On Tuesday, the U.S. House Committee on Oversight and Government Reform continued a hearing on the collapse of financial titans Bear Stearns, Lehman Brothers and American International Group (AIG).
The latter company received an $85 billion loan from the federal government to avert bankruptcy and is often characterized as “the world’s largest insurance company.” That caused some to speculate that AIG’s problems would soon bring down other insurance companies. To prevent future crises, some suggested that insurance should be regulated by the federal government. As chairwoman of the Arizona Senate committee that oversees insurance regulation in our state, I am not so sure.
First, AIG is not a typical insurance company; it is a highly diversified multinational corporation (note that the “I” stands for “international” and not “insurance”). It operates under a holding company structure that includes hundreds of subsidiary companies engaged in a wide variety of commercial activities, many of which have nothing to do with insurance.
Second, financial analysts and government regulators have traced AIG’s troubles to a subsidiary that specialized in a financial product called “credit default swaps,” an exotic financial instrument that experts have likened to gambling. Warren Buffet famously called them “financial weapons of mass destruction.”
Third, since these credit default swaps aren’t insurance, state governments had no authority to regulate them or the non-insurance institutions that sell them. That authority resides in the federal government — which decided not to regulate credit default swaps at all.
Finally, while the feds fiddled, failed and ultimately allowed the risky practices to burn the AIG holding company, AIG’s insurance subsidiaries were being carefully regulated by the states and are healthy.

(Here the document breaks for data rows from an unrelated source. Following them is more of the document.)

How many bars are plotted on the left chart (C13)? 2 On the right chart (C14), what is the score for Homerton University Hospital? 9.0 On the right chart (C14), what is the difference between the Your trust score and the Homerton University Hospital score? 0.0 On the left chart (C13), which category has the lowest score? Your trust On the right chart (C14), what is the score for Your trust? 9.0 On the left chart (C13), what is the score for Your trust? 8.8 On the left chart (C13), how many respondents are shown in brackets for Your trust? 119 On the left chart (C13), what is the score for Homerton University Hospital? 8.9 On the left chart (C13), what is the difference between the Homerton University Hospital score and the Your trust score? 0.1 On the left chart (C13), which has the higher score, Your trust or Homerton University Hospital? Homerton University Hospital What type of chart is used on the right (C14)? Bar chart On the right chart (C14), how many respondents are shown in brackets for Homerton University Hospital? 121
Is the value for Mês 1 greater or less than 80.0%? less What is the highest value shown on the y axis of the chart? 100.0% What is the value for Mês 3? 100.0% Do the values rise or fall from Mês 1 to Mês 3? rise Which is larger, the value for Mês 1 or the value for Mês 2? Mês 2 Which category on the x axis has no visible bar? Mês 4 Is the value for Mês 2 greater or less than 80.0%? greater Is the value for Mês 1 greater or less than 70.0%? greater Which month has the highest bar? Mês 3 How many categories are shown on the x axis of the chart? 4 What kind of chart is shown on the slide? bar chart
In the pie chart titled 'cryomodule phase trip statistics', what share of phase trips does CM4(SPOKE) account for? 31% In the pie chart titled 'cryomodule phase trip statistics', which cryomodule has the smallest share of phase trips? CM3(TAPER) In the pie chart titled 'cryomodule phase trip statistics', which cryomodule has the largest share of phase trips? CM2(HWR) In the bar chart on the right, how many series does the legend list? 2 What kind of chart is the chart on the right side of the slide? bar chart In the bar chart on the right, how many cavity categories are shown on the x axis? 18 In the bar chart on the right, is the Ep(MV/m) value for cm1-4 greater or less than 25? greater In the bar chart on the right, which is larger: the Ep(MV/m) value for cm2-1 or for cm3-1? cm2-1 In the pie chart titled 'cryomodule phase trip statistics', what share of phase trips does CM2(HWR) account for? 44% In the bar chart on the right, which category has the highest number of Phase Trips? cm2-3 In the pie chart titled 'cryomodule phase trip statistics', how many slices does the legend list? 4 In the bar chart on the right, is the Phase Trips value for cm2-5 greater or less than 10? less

Our state’s insurance department imposes rigorous capital requirements on all insurers to make certain they’ll be able to fulfill their obligations to policyholders. As a result, Arizonans who hold auto, home, life and health insurance policies issued by AIG or any other insurer can be confident that their claims will be paid. Even if AIG sells their insurance companies to pay back the federal loan, state insurance regulators have full authority to assure that policy-holders have continued payment of claims.
While I am well known as a “states’ rights” advocate, my position here is purely common sense. The economic harm caused by arcane financial derivatives came directly from a lack of proper oversight at the federal level of non-insurance products. For Congress to use this recent AIG non-insurance meltdown to force more federal insurance regulation is misguided at best.